# READING TEXT

Disclaimer! I have  enjoyed a friendship with Bill O’Shaughnessy of Westchester, New York City and of universal broadcasting industry acclaim for over forty years. I have been present at many of the illustrious speeches and tributes included in his latest anthology, Radio Active. This new tome is certainly a homecoming for those of us whose lives in this region have been part of the radio and television community.  However, Radio Active is beyond an industry book. The author shares relationships, interviews, profiles and observations on the political, economic, religious, gastronomic, and of course the media. O’Shaughnessy titles an entire section of the book, “The Obligatory Mario M. Cuomo Section.” His insights into the great statesman is universally acknowledged as unparalleled.

# GIVEN RECORDS
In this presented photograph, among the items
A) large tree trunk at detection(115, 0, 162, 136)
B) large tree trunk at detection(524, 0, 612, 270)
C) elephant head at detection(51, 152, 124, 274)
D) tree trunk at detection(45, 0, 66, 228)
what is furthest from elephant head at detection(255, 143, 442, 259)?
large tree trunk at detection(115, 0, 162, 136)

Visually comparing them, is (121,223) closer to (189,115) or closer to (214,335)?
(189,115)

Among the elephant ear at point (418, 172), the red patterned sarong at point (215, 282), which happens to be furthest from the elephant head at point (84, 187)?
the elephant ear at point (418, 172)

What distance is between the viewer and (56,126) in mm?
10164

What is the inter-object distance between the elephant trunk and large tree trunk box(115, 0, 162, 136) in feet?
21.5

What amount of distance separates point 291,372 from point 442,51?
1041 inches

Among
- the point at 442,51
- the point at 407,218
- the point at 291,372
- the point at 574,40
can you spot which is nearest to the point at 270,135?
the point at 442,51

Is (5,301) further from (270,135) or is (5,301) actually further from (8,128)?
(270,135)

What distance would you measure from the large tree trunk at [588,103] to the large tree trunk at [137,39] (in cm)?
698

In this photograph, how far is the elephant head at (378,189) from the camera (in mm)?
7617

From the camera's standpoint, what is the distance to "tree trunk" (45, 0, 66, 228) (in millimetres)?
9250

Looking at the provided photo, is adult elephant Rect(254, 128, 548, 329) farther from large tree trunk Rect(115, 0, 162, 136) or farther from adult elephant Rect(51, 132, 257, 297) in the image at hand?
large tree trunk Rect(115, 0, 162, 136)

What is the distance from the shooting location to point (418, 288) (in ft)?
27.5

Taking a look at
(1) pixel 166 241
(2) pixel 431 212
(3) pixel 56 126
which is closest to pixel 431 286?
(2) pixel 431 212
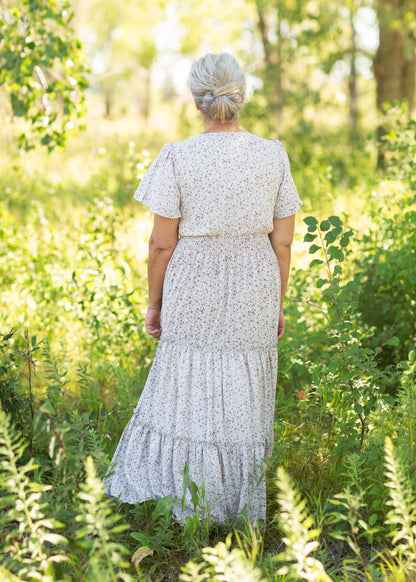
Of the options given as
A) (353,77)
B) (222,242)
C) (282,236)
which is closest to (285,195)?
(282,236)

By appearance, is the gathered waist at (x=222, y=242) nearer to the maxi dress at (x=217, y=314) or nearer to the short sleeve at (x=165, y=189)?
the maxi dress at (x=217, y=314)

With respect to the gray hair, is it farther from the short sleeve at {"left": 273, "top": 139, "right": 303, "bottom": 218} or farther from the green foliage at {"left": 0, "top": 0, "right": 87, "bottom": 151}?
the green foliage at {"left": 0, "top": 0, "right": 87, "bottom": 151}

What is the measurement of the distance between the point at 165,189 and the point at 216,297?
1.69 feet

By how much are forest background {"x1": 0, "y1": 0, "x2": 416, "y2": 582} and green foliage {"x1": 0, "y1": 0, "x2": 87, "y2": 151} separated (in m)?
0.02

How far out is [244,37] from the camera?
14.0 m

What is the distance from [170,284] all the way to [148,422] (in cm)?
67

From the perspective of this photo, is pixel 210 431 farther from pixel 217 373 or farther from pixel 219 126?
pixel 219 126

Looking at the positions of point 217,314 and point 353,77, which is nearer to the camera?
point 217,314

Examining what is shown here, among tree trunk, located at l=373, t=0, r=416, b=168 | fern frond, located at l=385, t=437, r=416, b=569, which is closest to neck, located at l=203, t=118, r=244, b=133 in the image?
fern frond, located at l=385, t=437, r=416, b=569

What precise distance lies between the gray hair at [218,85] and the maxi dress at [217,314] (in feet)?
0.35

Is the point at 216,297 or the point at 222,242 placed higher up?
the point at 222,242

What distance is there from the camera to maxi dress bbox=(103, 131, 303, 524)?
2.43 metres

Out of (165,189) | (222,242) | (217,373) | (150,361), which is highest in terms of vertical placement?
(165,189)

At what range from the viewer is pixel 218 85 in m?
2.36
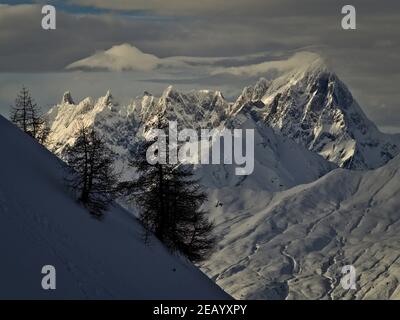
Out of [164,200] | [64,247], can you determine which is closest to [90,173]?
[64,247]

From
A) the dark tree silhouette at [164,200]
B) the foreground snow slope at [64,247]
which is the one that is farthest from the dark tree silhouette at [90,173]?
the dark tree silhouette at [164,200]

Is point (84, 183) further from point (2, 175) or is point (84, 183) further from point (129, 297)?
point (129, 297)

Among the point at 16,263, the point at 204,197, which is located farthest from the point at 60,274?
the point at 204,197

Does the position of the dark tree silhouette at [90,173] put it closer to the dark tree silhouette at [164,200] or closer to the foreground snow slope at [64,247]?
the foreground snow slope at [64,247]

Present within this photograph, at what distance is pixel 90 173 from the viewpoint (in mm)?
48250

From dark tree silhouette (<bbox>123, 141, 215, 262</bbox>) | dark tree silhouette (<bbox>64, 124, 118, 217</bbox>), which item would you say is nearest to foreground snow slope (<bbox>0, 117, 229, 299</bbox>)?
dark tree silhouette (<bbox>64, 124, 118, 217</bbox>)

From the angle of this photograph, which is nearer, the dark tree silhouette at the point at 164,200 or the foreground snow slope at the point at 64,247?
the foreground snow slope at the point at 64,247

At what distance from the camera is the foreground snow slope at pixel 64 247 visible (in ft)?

# WORK TO DO
Extend the review of the book Radio Active, picking up right after its last sentence. The rows aren't needed for this.

# FINAL RESULT
Open to any page and the author’s humanity leaps from the type. Although he is always in step with “the famous,” O’Shaughnessy’s amiability shines most brightly upon the “townies” he has grown to know and love. You may not recognize the names, Diane Gagliardi, Inez Candrea, Peter Mustich, Joseph Anastasi,  but now you will, you will indeed. If you are part of what O’Shaughnessy identifies as “Our Tribe,”  read the poignant remembrances of broadcasting luminaries  Stu Olds, Rick Buckley, Frances Preston, Martin Beck, Ed McLaughlin and Ward Quaal. O’Shaughnessy’s early, brave and prescient defense of Billy Bush is enlightening. If you are among the millions who miss Don Imus you will be warmed by the words of Jonathan Bush  written upon the firing of Imus, long before his own son Billy Bush fell to a similar self righteous swarm.


O’Shaughnessy calls his world the “Home Heath.” My observation is that in reality, the geography and scope of that reference is virtually unlimited. That is why when you randomly open Radio Active  one extraordinary individual after another leaps forth. “What is this,” asked a friend  reaching for  a copy of Radio Active that sat on my coffee table. A swish of pages, without lifting his gaze for twenty minutes.

Also by Bill O’Shaughnessy.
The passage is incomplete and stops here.